### Job item a
Could you extract the seven caption rows of Block 1, repeating each line verbatim but leaving out the pictures?

━━ Text passage

# I've lost my mojo...



## nerwin (Jan 4, 2016)

I'm sure it has a lot to do with the cold winter season and being stuck indoors. I really hate the cold and I was born and raised in Vermont, go figure right?

Well lately I feel like I have been losing my mojo. I find my self picking up my camera less and less as time goes on. This is evident when I was going through my Lightroom library and reorganizing my photos, I noticed each year was less and less photos.

Photography has been my only hobby that has stuck with me through the years and I certainly don't want to give it up. I'm hoping someday it could turn into a career.

A lot of people say I should go travel, sure I'd love to if they are willing to pay for it. Besides I'm not even allowed on a plane currently. (Stupid legal issues, working on it).

Anyways, I'm not looking to travel right now.  I want to know what you guys do when feel like I do, I'm sure every photographer has experienced this before, perhaps more than once.

What are some things I can do indoors where its warm during the winter season that could help to get my mojo back?


----------



## tecboy (Jan 4, 2016)

Go volunteer.  Find a goal or challenge yourself.


----------



## Derrel (Jan 4, 2016)

━━━━
━━ Provided records

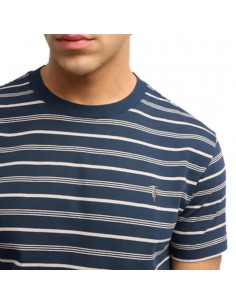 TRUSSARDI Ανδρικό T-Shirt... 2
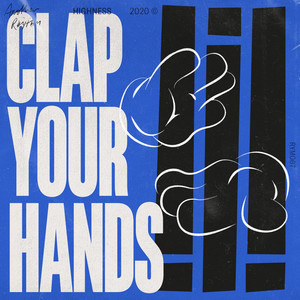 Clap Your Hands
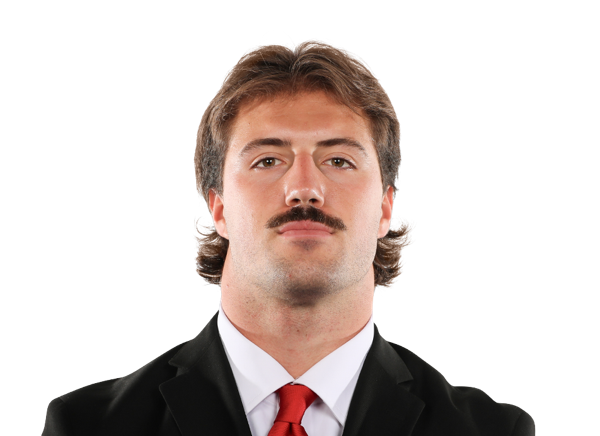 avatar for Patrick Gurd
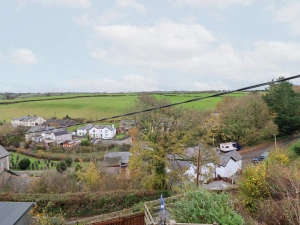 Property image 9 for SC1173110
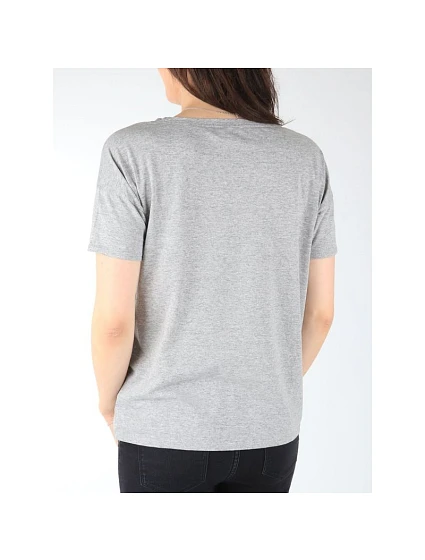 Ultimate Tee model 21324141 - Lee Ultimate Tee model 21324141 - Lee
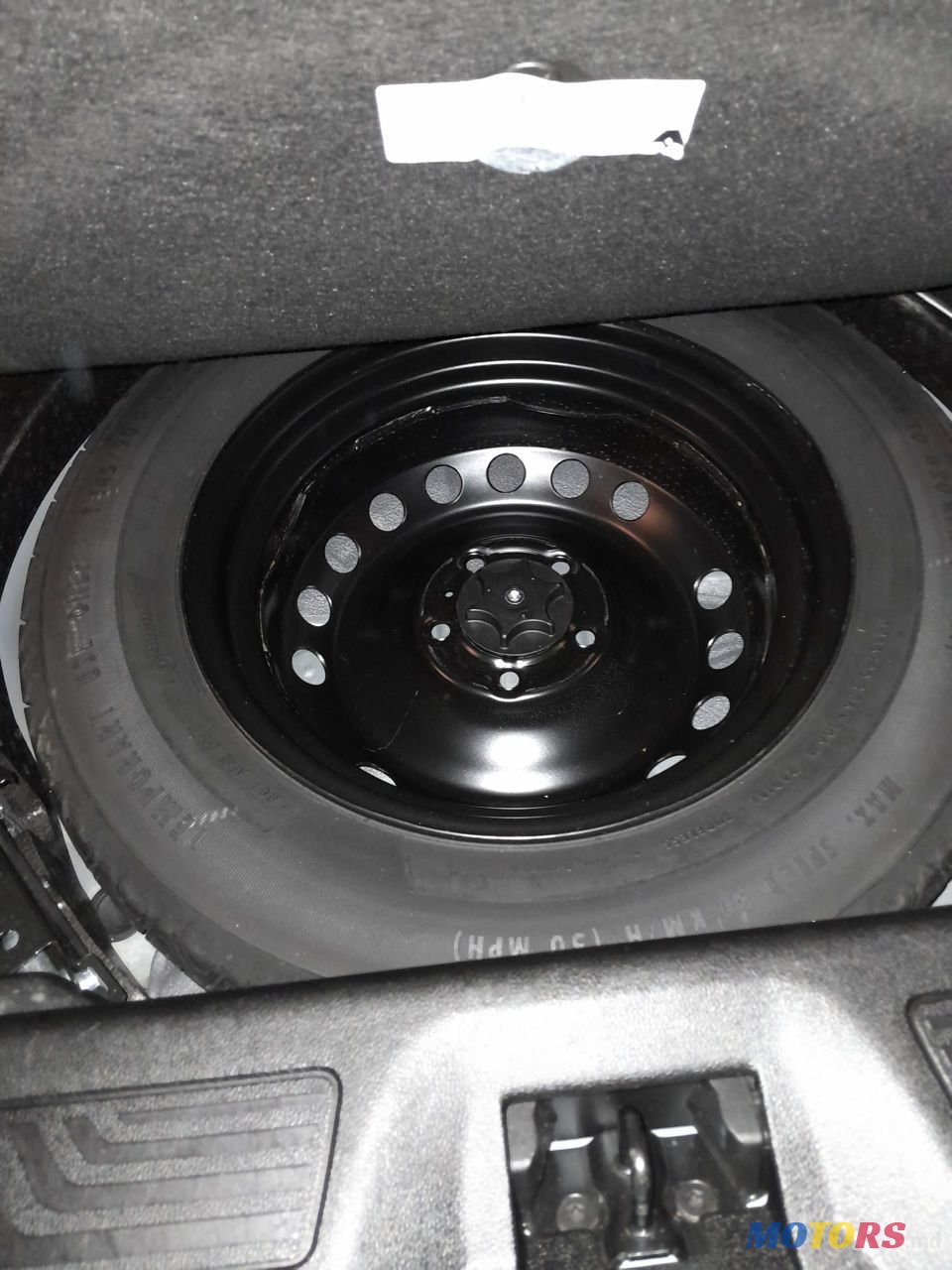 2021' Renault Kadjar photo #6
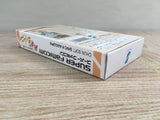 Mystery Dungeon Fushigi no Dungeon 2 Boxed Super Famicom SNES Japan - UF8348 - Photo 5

━━━━

### Job item b
Can you copy the forum thread about losing photography mojo word for word, between "I'm sure it" and "into a career.", inclusive?

### Exercise result a
 TRUSSARDI Ανδρικό T-Shirt... 2
 Clap Your Hands
 avatar for Patrick Gurd
 Property image 9 for SC1173110
 Ultimate Tee model 21324141 - Lee Ultimate Tee model 21324141 - Lee
 2021' Renault Kadjar photo #6
 Mystery Dungeon Fushigi no Dungeon 2 Boxed Super Famicom SNES Japan - UF8348 - Photo 5

### Exercise result b
I'm sure it has a lot to do with the cold winter season and being stuck indoors. I really hate the cold and I was born and raised in Vermont, go figure right?

Well lately I feel like I have been losing my mojo. I find my self picking up my camera less and less as time goes on. This is evident when I was going through my Lightroom library and reorganizing my photos, I noticed each year was less and less photos.

Photography has been my only hobby that has stuck with me through the years and I certainly don't want to give it up. I'm hoping someday it could turn into a career.